Could you echo each of the lines below word for word, keeping them in their original order?

Scene question records:

========================

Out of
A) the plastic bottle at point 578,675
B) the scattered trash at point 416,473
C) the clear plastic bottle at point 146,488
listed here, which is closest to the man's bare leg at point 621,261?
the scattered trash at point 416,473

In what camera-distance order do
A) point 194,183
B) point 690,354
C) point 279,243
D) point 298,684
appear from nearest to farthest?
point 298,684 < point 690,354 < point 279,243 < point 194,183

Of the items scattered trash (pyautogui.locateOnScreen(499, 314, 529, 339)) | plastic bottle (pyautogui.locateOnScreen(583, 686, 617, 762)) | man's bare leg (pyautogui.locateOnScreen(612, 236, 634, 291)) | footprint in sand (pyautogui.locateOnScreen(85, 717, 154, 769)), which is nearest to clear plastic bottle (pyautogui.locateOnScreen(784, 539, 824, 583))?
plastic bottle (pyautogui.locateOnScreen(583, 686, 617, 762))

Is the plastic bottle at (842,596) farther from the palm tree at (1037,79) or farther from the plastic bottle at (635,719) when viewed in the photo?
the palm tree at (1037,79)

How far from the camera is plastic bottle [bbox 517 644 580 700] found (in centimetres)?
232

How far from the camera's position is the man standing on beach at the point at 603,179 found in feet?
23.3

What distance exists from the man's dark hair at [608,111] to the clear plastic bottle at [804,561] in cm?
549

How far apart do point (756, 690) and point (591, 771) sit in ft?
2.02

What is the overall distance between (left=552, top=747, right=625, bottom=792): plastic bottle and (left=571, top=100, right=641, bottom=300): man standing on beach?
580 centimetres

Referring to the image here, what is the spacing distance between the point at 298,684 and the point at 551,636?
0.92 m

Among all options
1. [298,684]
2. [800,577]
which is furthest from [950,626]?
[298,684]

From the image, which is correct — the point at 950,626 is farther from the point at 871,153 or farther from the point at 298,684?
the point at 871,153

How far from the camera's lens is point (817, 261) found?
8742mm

========================

__COMPLETED EXERCISE__
Out of
A) the plastic bottle at point 578,675
B) the scattered trash at point 416,473
C) the clear plastic bottle at point 146,488
listed here, which is closest to the man's bare leg at point 621,261?
the scattered trash at point 416,473

In what camera-distance order do
A) point 194,183
B) point 690,354
C) point 279,243
D) point 298,684
appear from nearest to farthest?
point 298,684 < point 690,354 < point 279,243 < point 194,183

Of the items scattered trash (pyautogui.locateOnScreen(499, 314, 529, 339)) | plastic bottle (pyautogui.locateOnScreen(583, 686, 617, 762)) | man's bare leg (pyautogui.locateOnScreen(612, 236, 634, 291)) | footprint in sand (pyautogui.locateOnScreen(85, 717, 154, 769)), which is nearest to clear plastic bottle (pyautogui.locateOnScreen(784, 539, 824, 583))?
plastic bottle (pyautogui.locateOnScreen(583, 686, 617, 762))

Is the plastic bottle at (842,596) farther from the palm tree at (1037,79) or farther from the plastic bottle at (635,719) when viewed in the photo?
the palm tree at (1037,79)

How far from the camera is plastic bottle [bbox 517 644 580 700] found (in centimetres)?
232

How far from the camera's position is the man standing on beach at the point at 603,179 found in feet?
23.3

What distance exists from the man's dark hair at [608,111] to the clear plastic bottle at [804,561] in cm?
549

How far apart do point (756, 690) and point (591, 771) sit in ft?
2.02

What is the overall distance between (left=552, top=747, right=625, bottom=792): plastic bottle and (left=571, top=100, right=641, bottom=300): man standing on beach?
580 centimetres

Referring to the image here, what is the spacing distance between the point at 298,684 and the point at 551,636?
0.92 m

Among all options
1. [298,684]
2. [800,577]
which is furthest from [950,626]?
[298,684]

From the image, which is correct — the point at 950,626 is farther from the point at 871,153 or farther from the point at 298,684?
the point at 871,153

How far from the camera's lens is point (817, 261) found?
8742mm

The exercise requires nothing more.